A look at what’s known about the impeachment trial:


THE PROSECUTION

Once impeachment articles are adopted, the House will appoint members to serve as managers who will prosecute the case. For Clinton’s trial, Republicans on the House Judiciary Committee made the case against the president. One House manager was Lindsey Graham, now a Republican senator from South Carolina who has said he will vote to acquit Trump.
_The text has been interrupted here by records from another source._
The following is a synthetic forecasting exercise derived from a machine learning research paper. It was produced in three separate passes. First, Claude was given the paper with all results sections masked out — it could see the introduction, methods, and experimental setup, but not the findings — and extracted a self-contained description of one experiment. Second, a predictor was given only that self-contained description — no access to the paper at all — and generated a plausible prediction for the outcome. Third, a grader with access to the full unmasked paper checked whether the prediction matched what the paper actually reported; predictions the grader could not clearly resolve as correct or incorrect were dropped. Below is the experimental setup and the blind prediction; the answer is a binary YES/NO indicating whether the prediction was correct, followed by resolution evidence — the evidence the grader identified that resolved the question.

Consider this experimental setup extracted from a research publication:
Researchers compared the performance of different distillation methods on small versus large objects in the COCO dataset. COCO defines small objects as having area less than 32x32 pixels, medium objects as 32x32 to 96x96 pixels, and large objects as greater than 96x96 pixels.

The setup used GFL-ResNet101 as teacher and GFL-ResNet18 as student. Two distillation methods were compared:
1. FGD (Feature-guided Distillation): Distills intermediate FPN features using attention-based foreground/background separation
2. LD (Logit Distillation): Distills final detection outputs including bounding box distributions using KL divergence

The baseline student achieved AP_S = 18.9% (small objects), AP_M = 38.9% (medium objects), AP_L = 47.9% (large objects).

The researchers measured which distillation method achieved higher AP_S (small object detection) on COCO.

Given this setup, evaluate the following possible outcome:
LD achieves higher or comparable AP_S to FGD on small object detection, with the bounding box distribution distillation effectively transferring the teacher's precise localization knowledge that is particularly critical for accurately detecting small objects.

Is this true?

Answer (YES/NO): NO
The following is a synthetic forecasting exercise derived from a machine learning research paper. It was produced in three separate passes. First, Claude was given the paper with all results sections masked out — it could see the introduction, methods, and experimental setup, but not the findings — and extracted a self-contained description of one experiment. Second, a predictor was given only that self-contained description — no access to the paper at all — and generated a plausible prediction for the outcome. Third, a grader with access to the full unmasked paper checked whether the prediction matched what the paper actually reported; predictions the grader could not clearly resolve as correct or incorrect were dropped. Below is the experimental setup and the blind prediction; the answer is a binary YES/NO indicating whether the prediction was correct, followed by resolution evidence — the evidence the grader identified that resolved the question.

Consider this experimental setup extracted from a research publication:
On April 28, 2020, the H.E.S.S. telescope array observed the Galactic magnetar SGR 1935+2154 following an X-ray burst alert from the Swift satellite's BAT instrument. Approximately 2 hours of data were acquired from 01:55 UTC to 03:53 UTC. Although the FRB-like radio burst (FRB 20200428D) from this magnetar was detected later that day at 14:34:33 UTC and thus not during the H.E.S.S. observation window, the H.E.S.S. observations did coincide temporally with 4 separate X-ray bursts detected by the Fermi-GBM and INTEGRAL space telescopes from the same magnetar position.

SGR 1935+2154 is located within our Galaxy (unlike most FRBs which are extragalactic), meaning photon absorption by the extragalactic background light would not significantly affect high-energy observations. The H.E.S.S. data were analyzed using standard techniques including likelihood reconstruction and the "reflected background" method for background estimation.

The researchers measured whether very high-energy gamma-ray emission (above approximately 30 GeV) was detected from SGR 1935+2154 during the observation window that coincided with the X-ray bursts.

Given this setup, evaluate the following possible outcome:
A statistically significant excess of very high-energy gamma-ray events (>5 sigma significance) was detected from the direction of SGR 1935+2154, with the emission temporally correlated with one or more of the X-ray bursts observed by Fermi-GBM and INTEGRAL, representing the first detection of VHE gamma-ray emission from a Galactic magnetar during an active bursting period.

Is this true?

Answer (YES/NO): NO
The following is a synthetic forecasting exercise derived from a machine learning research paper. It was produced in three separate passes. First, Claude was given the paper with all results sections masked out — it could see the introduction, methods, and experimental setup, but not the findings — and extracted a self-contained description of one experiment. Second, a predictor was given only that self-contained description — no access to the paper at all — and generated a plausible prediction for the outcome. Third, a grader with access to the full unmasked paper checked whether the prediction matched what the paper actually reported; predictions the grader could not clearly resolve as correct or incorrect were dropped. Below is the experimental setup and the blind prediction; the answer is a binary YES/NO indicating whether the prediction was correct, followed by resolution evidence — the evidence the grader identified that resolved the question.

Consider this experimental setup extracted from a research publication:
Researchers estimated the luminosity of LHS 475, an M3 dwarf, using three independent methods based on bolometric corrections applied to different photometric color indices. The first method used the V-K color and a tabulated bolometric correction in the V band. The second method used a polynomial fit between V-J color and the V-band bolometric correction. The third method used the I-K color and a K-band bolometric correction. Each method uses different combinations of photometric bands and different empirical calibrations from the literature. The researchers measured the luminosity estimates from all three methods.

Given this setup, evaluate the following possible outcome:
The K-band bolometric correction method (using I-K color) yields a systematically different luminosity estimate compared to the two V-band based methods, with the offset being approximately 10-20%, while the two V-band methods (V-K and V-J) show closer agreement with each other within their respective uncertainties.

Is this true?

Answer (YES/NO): NO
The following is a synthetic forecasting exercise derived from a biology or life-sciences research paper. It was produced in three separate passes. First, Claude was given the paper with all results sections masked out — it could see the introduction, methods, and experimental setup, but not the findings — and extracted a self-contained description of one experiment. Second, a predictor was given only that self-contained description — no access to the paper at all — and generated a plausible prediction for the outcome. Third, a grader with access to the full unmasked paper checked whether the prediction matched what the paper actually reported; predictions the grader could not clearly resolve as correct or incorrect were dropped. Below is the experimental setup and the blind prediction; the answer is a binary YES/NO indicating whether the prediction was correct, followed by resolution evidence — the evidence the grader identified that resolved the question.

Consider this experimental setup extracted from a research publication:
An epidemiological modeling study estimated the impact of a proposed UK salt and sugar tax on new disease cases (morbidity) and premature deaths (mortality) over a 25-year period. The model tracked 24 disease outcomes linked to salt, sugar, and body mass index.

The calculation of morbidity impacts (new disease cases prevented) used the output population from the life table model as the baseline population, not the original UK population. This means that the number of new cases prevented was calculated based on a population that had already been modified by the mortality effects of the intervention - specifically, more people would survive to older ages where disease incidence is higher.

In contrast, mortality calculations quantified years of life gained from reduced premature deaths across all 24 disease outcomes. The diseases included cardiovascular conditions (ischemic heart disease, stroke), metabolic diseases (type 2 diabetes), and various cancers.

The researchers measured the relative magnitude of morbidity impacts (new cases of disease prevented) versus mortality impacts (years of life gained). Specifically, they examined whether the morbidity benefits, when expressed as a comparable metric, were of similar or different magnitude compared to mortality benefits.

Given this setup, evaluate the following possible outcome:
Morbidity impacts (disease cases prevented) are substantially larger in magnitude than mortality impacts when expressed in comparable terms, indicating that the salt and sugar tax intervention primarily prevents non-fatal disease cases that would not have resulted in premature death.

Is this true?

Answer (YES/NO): NO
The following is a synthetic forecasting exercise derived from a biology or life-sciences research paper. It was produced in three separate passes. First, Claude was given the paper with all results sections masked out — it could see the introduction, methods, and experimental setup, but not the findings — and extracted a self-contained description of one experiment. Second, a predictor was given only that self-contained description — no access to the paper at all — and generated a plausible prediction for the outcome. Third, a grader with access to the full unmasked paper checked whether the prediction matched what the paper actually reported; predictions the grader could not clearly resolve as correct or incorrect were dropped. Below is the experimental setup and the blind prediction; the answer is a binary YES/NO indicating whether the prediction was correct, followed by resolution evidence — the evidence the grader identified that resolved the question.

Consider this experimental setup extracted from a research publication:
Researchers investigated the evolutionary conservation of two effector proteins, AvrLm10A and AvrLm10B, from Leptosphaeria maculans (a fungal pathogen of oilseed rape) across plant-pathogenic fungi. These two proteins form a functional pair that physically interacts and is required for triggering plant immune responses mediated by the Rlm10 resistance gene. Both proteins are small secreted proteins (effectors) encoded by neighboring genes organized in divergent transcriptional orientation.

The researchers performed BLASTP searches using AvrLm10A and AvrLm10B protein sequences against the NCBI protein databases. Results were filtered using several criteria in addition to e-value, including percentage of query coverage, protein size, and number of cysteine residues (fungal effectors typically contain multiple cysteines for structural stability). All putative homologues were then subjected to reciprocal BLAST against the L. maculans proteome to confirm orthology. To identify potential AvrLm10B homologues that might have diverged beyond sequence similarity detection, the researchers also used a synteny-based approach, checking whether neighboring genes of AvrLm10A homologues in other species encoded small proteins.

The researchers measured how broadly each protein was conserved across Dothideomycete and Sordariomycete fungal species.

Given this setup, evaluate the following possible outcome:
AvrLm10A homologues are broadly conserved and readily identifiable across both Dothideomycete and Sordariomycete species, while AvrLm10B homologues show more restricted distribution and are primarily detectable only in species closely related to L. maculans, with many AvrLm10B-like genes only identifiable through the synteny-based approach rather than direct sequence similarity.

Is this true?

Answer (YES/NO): NO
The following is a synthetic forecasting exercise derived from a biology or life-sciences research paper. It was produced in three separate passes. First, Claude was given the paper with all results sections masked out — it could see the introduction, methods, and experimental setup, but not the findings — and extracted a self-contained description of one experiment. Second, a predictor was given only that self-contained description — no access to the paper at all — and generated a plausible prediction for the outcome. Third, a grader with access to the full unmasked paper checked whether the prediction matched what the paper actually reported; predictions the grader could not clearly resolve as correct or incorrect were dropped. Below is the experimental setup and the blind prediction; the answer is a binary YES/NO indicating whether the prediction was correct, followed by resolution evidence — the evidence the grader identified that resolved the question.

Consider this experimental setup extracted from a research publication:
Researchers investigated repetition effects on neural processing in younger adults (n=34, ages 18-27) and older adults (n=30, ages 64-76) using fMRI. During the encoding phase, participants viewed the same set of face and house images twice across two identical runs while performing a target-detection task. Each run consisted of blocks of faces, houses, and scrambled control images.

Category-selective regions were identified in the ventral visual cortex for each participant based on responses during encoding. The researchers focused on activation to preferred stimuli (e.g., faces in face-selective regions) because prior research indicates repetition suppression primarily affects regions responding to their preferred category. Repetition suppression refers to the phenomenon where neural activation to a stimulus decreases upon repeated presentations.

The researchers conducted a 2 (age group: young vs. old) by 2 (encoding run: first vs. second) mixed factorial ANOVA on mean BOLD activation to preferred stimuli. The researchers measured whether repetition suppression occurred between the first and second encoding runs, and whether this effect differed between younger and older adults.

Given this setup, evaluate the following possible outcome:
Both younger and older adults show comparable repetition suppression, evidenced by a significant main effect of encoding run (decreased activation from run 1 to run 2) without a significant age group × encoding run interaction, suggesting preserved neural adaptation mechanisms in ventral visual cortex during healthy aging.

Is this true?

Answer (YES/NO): YES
Speaker Nancy Pelosi, D-Calif., could appoint the House team before the week is over. Among her likely choices are Rep. Jerrold Nadler, D-N.Y., the Judiciary Committee chairman, and Rep. Adam Schiff, D-Calif., a former prosecutor who has been leading the impeachment inquiry as House Intelligence Committee chairman. Freshman Democrats in the House also are urging Pelosi to appoint Republican-turned-independent Rep. Justin Amash of Michigan, a vocal Trump critic.


THE MANAGERS’ FIRST STEPS

In  1999, the House managers walked silently ac  ross the Capitol to the Senate, where the sergeant-at-arms escorted them to the well of the chamber, and Rep. Henry Hyde, R-Ill., then the House Judiciary Committee chairman, read the impeachment articles aloud. When he finished, Hyde said, “That concludes the exposition of the articles of impeachment against William Jefferson Clinton. The managers request that the Senate take order for the trial.”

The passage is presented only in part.